Roman über Punks der 90er: Nochämo uff die Fress?
Tijan Silas „Krach“ erzählt vom Erwachsenwerden eines jungen Manns, der mit seiner pfälzischen Punkband 1998 durch den Osten Deutschlands tourt.
Ein Mann, der über bescheidene intellektuelle Kapazitäten verfügt, kann problemlos Regisseur, Redakteur, Professor oder Romancier werden, wenn er nur „aus gutem Hause“ kommt. Eine Frau aus kleinbürgerlichen Verhältnissen kann ein noch so helles Licht sein, zuerst wird sie sich selbst überzeugen müssen, dass sie erfolgreich ein Studium abschließen kann und wird. Auch wenn ihr das weder die Eltern noch deren Freunde vorgemacht haben.
So verhält es sich mit Ursel in Tijan Silas neuem Roman „Krach“. Sie ist die Klügste in ihrer Klasse. Aber nach dem Abitur wird sie Friseurin und Leaderin der Punkband Pur Jus, wo sie Gitarre spielt. Ihr Bruder Beppo sitzt bei Pur Jus am Schlagzeug. Bassist der Band ist der stille Pirmin.
Wenn die anderen ihn in die Russenecke stellen, um ihn zu ärgern, erklärt er eins ums andere Mal, sein Clan lasse sich bis zu Bad Dürkheimer Mennoniten aus dem 17. Jahrhundert zurückverfolgen. Der Fünfte im Bunde ist Gansi, und wir dürfen vermuten, dass er die Rhythmusgitarre spielt, denn Ursel ist ja der Chef, oder auch: „der Band-Hitler“.
Gansi erzählt uns in „Krach“ seine Geschichte. Es ist die Geschichte eines jungen Manns, der sich zwar nicht findet, wer kann das schon, aber am Ende des Romans weniger fremd ist als am Anfang.

Erfasste Angaben:

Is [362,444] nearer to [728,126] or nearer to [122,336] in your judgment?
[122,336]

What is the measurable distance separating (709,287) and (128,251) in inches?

Aufgaben:
1. Erkläre in ein bis drei Sätzen, warum die Rezension zum Roman „Krach“ vermutet, dass Gansi die Rhythmusgitarre spielt.
2. Gib aus der Rezension zu „Krach“ den Abschnitt wortgetreu wieder, beginnend mit „So verhält es“ und weiter bis einschließlich „der stille Pirmin.“.
Die Auflistung spielt hierfür keine Rolle.

Lösungen:
1. Ursel ist die Chefin der Band, im Text „der Chef“ oder „der Band-Hitler“ genannt, und spielt bei Pur Jus Gitarre. Deshalb liegt die Vermutung nahe, dass Gansi die Rhythmusgitarre übernimmt.

2.
So verhält es sich mit Ursel in Tijan Silas neuem Roman „Krach“. Sie ist die Klügste in ihrer Klasse. Aber nach dem Abitur wird sie Friseurin und Leaderin der Punkband Pur Jus, wo sie Gitarre spielt. Ihr Bruder Beppo sitzt bei Pur Jus am Schlagzeug. Bassist der Band ist der stille Pirmin.